--- start Entries ---

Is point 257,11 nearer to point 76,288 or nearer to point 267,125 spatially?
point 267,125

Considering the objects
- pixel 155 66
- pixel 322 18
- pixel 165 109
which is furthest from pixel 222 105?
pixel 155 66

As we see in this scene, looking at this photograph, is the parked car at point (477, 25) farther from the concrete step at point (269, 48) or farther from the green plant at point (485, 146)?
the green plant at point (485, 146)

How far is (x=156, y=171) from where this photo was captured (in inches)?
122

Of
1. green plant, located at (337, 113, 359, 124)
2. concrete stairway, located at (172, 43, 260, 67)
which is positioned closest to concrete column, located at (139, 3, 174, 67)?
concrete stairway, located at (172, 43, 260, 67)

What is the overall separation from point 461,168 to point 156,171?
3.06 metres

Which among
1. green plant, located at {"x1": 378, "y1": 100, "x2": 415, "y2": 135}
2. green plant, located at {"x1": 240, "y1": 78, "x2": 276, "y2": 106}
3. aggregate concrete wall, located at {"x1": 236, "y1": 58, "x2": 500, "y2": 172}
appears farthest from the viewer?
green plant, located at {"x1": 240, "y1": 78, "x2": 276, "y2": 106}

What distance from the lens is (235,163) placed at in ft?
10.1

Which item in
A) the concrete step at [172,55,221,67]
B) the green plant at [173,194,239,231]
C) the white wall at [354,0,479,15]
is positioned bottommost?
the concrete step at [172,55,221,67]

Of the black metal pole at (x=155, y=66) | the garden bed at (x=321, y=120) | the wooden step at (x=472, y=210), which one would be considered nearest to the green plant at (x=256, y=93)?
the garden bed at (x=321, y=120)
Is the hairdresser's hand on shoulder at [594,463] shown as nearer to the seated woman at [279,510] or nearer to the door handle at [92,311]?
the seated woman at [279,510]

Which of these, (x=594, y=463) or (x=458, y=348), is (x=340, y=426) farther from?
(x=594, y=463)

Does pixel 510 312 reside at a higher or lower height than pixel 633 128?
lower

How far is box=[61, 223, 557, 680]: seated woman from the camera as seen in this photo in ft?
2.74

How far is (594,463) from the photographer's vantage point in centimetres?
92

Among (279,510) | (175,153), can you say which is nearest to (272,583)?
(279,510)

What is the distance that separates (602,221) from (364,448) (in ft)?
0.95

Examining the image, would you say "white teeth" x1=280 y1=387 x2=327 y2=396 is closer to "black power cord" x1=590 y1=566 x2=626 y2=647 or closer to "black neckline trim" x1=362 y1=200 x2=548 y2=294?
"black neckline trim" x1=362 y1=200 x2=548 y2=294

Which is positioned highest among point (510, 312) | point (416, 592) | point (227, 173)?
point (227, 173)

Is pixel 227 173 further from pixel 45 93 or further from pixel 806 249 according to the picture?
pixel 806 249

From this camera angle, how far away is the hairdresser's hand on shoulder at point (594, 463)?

--- end Entries ---

Go back to the data above and please quote exactly, and only, the lines from the line with "What distance from" through its last line.

What distance from the lens is (235,163) placed at in ft?
10.1

Which item in
A) the concrete step at [172,55,221,67]
B) the green plant at [173,194,239,231]
C) the white wall at [354,0,479,15]
is positioned bottommost?
the concrete step at [172,55,221,67]

Of the black metal pole at (x=155, y=66) | the garden bed at (x=321, y=120) | the wooden step at (x=472, y=210), which one would be considered nearest to the green plant at (x=256, y=93)?
the garden bed at (x=321, y=120)
Is the hairdresser's hand on shoulder at [594,463] shown as nearer to the seated woman at [279,510] or nearer to the door handle at [92,311]?
the seated woman at [279,510]

Which of these, (x=594, y=463) or (x=458, y=348), is (x=340, y=426) farther from?
(x=594, y=463)

Does pixel 510 312 reside at a higher or lower height than pixel 633 128?
lower

How far is box=[61, 223, 557, 680]: seated woman from the camera as seen in this photo in ft?
2.74

How far is (594,463) from the photographer's vantage point in centimetres?
92

Among (279,510) | (175,153), can you say which is nearest to (272,583)?
(279,510)

What is the distance that separates (602,221) from (364,448) (in ft)?
0.95

Examining the image, would you say "white teeth" x1=280 y1=387 x2=327 y2=396 is closer to "black power cord" x1=590 y1=566 x2=626 y2=647 or closer to "black neckline trim" x1=362 y1=200 x2=548 y2=294?
"black neckline trim" x1=362 y1=200 x2=548 y2=294

Which is positioned highest among point (510, 312) | point (416, 592) | point (227, 173)?
point (227, 173)

Is pixel 227 173 further from pixel 45 93 or further from pixel 806 249 according to the picture?
pixel 806 249

From this camera angle, how far away is the hairdresser's hand on shoulder at point (594, 463)?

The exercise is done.